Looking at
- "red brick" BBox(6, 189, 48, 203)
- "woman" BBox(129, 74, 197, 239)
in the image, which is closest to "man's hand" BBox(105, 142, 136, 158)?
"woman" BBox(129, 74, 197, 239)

━━━━━━━━━━━━━━━━

## WRITTEN TASK
Can you recast every line of the records above as a Markdown table with a Row column holding the row number and a Line column holding the line, leaving out blank lines?

## EXPECTED OUTPUT
| Row | Line |
|---|---|
| 1 | Looking at |
| 2 | - "red brick" BBox(6, 189, 48, 203) |
| 3 | - "woman" BBox(129, 74, 197, 239) |
| 4 | in the image, which is closest to "man's hand" BBox(105, 142, 136, 158)? |
| 5 | "woman" BBox(129, 74, 197, 239) |